— start Given passage —
Afghan President Hamid Karzai looks on during a news conference in Kabul, Afghanistan, Tuesday, March 6, 2012. (Credit: AP Photo/Anja Niedringhaus)
The Times’ Alissa Rubin suggests, however, that a major stumbling block remains to any such turnover. She writes: “The challenges to a transfer are enormous, presenting serious security risks both for the Afghan government and American troops. Many of the estimated 3,200 people being detained [in Bagram’s prison] cannot be tried under Afghan law because the evidence does not meet the legal standards required to be admitted in Afghan courts. Therefore, those people, including some suspected insurgents believed likely to return to the fight if released, would probably have to be released because Afghanistan has no law that allows for indefinite detention for national security reasons.”
— end Given passage —
— start Material provided —
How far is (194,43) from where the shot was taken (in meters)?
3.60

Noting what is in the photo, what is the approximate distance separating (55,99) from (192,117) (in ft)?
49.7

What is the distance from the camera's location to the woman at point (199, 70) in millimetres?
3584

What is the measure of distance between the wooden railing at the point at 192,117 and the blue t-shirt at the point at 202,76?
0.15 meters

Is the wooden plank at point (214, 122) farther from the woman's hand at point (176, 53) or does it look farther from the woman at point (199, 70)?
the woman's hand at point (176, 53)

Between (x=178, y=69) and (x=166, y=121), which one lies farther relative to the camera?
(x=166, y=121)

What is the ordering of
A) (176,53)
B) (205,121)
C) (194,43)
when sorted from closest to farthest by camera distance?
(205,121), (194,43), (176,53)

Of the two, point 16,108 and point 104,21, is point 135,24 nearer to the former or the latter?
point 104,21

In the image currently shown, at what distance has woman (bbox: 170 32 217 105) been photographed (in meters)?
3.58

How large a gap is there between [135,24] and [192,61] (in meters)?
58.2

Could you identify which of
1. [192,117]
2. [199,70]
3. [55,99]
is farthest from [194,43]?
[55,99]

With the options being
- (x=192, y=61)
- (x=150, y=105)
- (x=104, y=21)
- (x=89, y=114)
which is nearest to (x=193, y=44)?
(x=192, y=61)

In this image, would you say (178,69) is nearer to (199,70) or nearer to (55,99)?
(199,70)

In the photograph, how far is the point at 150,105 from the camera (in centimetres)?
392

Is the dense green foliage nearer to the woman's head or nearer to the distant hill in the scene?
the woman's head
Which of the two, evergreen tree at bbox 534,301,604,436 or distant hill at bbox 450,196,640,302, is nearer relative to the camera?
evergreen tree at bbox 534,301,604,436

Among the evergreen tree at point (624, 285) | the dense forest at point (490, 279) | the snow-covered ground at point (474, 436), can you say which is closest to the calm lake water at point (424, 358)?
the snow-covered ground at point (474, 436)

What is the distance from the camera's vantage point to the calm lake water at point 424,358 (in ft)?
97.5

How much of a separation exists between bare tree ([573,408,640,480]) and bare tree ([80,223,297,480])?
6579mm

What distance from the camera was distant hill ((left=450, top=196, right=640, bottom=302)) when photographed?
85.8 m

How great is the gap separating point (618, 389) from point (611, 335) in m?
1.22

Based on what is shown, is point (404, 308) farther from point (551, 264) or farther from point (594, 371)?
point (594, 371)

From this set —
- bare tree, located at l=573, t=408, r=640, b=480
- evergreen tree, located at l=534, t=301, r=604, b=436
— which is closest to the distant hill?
— end Material provided —
Job: Please continue the passage about handing over the Bagram prison, starting right after its last sentence.

Exercise result:
Honestly, what kind of a backward country doesn’t have a provision for the indefinite detention, on suspicion alone, of prisoners without charges or hope of trial? As a mature democracy, we now stand proudly for global indefinite detention, not to speak of the democratic right to send robot assassins to take out those suspected of evil deeds anywhere on Earth. As in any mature democracy, the White House has now taken on many of the traits of a legal system -- filling, that is, the roles of prosecutor, judge, jury, and executioner.
Six months to learn all that (and how to burn Korans, too)? I don’t think so. Or how about a really mature plan that, according to an Associated Press report, top Pentagon officials are now mulling over: to put whatever U.S. elite special operations forces remain in Afghanistan after 2014 under CIA control. The reason? Once they are so lodged, even though their missions wouldn’t change, they would officially become “spies” and whoever’s running Washington then will be able to swear, with complete candor, that no U.S. troops remain in Afghanistan. Even better, the CIA is conveniently run by former Afghan War commander David Petraeus and the U.S. public would no longer have to be informed about “funding or operations” for those non-troops. Now, that’s how a mature democracy makes the trains run on time!
Had enough? Then try finding your inner khan by checking out “Green on Blue” by the indefatigable Ann Jones, author of War Is Not Over When It’s Over, who knows more about Afghanistan than any of us.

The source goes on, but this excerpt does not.